Li Xin Li also explores the personal and emotional in I Just Want to Rest (2023), in which an exhausted figure is draped over a large block, with his head set neatly below. Who doesn’t want to sever themselves from their incessant stream of thoughts occasionally? Now that would be magic.
It’s a “self-consciousness breakdown; a grief over the downfall of ego; a direct translation of the artist’s feeling onto the media itself,” notes Li of the acrylic on canvas painting that expertly uses both color and form.
Also on view in the exhibition is a video of the 16-minute duet dance “Up, at the moon,” performed by dancers Michelle Thompson Ulerich and Lydia Soueidan at the gallery on September 16, 2023. Choreographed by Ulerich in response to “The Golden Rule,” a solo exhibition by Elena Barenghi, the dance was inspired by nature and the beautiful balance present in the natural world. Similarly, Ulerich’s choreography explored the miraculous and harmonious cycles of nature and life, with the dance emerging from the wall almost as if the dancers were being born out of the mural.

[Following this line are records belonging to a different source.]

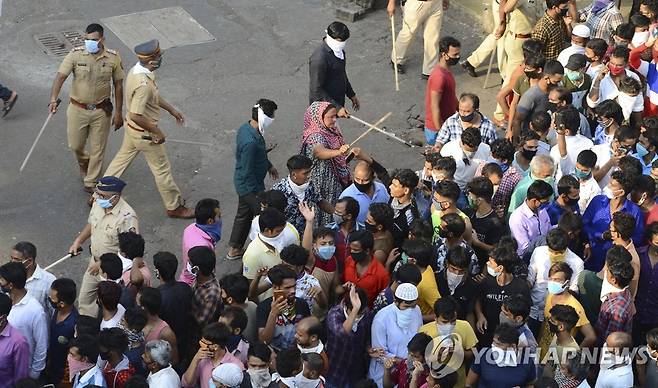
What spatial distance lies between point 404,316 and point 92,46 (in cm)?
465

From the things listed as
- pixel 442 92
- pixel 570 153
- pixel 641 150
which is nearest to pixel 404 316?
pixel 570 153

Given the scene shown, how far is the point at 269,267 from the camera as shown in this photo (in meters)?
8.02

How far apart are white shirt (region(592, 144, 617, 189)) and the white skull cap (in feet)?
8.53

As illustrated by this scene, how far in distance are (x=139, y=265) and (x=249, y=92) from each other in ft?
16.4

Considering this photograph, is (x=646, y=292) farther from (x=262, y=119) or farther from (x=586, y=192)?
(x=262, y=119)

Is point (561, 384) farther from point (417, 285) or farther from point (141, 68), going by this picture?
point (141, 68)

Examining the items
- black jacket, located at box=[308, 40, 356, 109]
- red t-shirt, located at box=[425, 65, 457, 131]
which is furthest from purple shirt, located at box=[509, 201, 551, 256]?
black jacket, located at box=[308, 40, 356, 109]

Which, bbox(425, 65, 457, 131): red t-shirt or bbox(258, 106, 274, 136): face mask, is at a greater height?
bbox(258, 106, 274, 136): face mask

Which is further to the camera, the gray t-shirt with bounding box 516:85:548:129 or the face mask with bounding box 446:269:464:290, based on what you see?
the gray t-shirt with bounding box 516:85:548:129

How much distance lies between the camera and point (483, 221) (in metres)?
8.42

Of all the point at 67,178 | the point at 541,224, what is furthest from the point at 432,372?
the point at 67,178

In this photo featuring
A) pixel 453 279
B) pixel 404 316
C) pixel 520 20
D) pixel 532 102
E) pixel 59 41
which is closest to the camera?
pixel 404 316

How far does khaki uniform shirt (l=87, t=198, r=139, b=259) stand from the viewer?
8.49 meters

Magic Hour invites viewers to reflect on the beauty of fleeting moments and the enchantment of discovering the extraordinary in the ordinary. These seven works as well as the 23 others in the exhibition all contribute their own dialogue to the overall message of acknowledging the profound magic of our existence. The works’ diverse perspectives weave together a narrative that celebrates the intricacies of our world, making it a must-see showcase of artistic perspectives and contemplation.